There was some confusion as to whether Xavier was open today or not, so around 8 a.m. I called campus info and learned that campus was “open for staff” but that school would not be in session until Monday.

So I took my time. Xy and I went to City Park and tried to play tennis. The courts were closed, but we bounced the ball off a wall and then took a nice long walk. Came back home and had a breakfast of eggs and leftover potatoes and pork chops marinated in red wine. I showered and shaved.

At last I rode to campus; I got there shortly before 11 a.m., just in time to learn that they were closing the library. The police officer let me go up to my office, where I watered my plant, then turned around and left. I could have stayed, but no one else was there and I would have had to call the police to let me out. As it was, the officer locking up the library kept asssuring me, “You’ll get paid anyway.” OK, OK, twist my arm.

So almost this entire week has been a vacation of sorts, though not very restful. I’d been planning to take next week off, but now I think I’ll work instead. Today I’m puttering around the home office trying to get things in order.

Anticlimax

I went for a jog around the bayou this morning. It’s a very pleasant day. Kind of breezy, which is nice. There’s a little debris here and there that got blown about last night, but no damage that I could see.

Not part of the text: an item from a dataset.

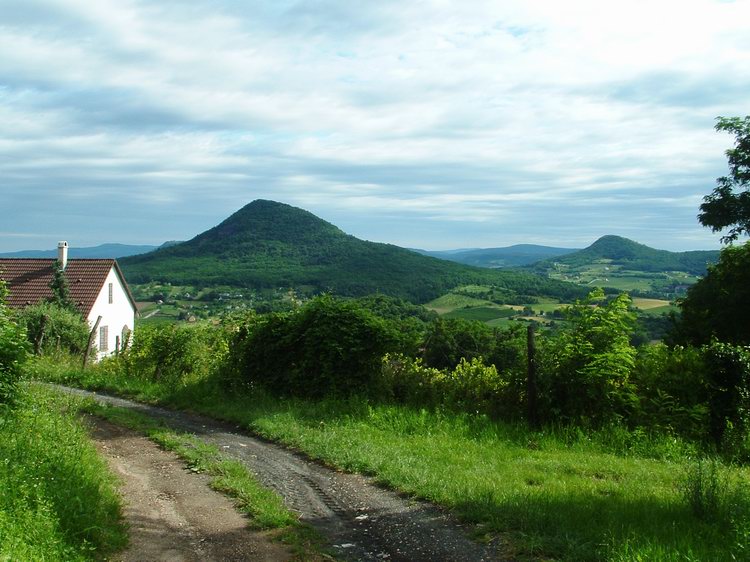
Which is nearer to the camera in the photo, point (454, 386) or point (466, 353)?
point (454, 386)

The grass was not wet, because we didn’t really get any rain.

34,000 people did lose power in the metro area, but not us. Xavier’s website has been down for the duration, but I didn’t even lose my Internet connection once. In fact, I used a combination of the Web, radio and TV to stay informed about what was happening, and I note the Washington Post has a story about online coverage of the hurricane.

New Orleans got lucky once again. Ivan veered north and east, much as the models predicted. Pensacola got hit worse than Mobile. Hmmm… Bonnie, Charles, Frances, now Ivan, and guess what? Hurricane Jeanne is taking aim. Florida is really taking a beating this season. And it’s an election year. Clearly, it’s a Republican plot.

We stayed home and rode out the storm, only it turned out there wasn’t much storm to ride out. I’m relieved, but I’m not patting myself on the back. I think Xy and I need to review our hurricane plans and be a little better prepared to leave or stay. I also want to know what exactly those worst case scenarios would mean. I’ve read lots of stories about 20 foot floods in the Quarter, but what would that mean for us in Mid-City? Would our second floor be submerged? Our house has about 30 windows; covering them all with plywood just doesn’t seem feasible. So are there some alternatives? I bet we could do something to better prepare our lower floor for a minor flood.